Литмир - Электронная Библиотека

«Весёлое утро» с ряжеными и катанием родителей в тачке прошло действительно весело. Лариса, нарядившись медсестрой, приняла в нём активное участие. К моему удивлению у Володи прорезались родственные чувства к Ларисе. Он стал ходить за мной следом и бубнить, чтобы я усилил бдительность, иначе, мол, Ларису уведут. За ней действительно увивались музыканты из небольшого местного ансамбля.
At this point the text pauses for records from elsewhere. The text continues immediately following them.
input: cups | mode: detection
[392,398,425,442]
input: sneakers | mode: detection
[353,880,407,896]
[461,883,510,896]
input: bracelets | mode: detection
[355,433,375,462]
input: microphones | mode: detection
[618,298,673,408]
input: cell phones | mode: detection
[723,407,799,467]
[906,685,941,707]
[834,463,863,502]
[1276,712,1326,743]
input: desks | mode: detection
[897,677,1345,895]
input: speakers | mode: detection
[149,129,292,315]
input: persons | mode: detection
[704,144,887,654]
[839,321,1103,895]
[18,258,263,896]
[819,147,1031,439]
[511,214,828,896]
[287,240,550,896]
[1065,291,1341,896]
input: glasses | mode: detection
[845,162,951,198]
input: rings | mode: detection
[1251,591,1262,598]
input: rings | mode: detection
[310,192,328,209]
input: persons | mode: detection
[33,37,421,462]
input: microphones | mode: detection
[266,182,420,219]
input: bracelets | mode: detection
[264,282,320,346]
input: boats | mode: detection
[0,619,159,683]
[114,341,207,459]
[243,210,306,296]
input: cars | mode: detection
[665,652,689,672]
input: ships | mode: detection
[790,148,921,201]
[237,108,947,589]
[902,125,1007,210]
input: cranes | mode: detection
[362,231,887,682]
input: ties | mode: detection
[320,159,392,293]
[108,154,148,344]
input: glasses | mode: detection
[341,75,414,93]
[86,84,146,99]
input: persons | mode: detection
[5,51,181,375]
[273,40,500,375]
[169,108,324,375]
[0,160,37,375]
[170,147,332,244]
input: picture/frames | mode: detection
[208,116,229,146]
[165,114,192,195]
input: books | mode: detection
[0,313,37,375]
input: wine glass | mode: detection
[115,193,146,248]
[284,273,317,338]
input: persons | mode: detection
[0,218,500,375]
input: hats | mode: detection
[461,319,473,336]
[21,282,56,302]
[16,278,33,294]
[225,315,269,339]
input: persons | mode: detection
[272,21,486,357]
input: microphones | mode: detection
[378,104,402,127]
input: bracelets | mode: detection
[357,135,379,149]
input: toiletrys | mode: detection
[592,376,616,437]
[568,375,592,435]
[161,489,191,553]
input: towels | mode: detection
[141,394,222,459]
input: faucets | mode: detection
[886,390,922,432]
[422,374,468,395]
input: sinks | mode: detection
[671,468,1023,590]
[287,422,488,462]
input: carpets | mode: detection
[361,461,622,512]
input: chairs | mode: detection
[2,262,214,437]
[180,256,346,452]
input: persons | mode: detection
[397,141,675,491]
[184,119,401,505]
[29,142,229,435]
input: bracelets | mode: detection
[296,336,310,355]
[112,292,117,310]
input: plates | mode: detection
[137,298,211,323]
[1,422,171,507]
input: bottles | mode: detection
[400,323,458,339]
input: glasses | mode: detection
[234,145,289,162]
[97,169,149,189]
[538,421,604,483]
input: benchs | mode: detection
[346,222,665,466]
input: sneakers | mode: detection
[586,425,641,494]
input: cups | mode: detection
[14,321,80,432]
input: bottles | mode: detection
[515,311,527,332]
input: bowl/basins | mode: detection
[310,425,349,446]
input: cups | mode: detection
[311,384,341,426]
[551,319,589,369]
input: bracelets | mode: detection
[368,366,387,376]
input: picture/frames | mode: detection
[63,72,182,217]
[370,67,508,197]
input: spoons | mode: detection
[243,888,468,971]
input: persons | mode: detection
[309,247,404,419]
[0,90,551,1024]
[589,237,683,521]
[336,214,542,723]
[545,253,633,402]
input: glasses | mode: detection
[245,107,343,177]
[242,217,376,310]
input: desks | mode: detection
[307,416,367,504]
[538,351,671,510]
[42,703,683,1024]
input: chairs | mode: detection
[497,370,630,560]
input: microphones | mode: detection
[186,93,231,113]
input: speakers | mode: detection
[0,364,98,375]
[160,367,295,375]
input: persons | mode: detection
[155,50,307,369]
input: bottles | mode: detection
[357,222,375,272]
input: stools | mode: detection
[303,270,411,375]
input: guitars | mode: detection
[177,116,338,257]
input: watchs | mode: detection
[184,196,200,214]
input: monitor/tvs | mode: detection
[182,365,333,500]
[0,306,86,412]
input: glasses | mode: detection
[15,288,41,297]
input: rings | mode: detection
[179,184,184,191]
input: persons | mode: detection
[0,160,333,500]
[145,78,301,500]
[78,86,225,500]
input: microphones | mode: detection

Я был спокоен на этот счёт, но Володю не покидала тревога:

– Ты их не знаешь Родион, а я знаю, какие ушлые эти молодцы!

Когда настало время собираться домой, я скомандовал:

– Лариска!

Она тут же покинула кобелирующих музыкантов, подошла и спросила:

– Что, уже пора ехать?

– Да.

– Одну минуту, мой повелитель.

И она тут же быстренько собралась. Володя на всё это смотрел с неприкрытой завистью. Несмотря на принадлежность к экскаваторной элите, Володя был типичным подкаблучником, которым с самого начала семейной жизни помыкала жена.

По приезде в станицу я передал Ларису родителям с рук на руки, после чего мы мило распрощались. Но это был не конец. На следующий день после обеда раздался дверной звонок. Открыв дверь, я увидел Ларису с чемоданом. Она шагнула в квартиру, поздоровалась и без всяких предисловий заявила, что пришла ко мне жить, так как я сам при свидетелях объявил её своей женой. Я ошеломленно ей говорю:

– Подожди, Лариса! Ведь это же была шутка! Розыгрыш.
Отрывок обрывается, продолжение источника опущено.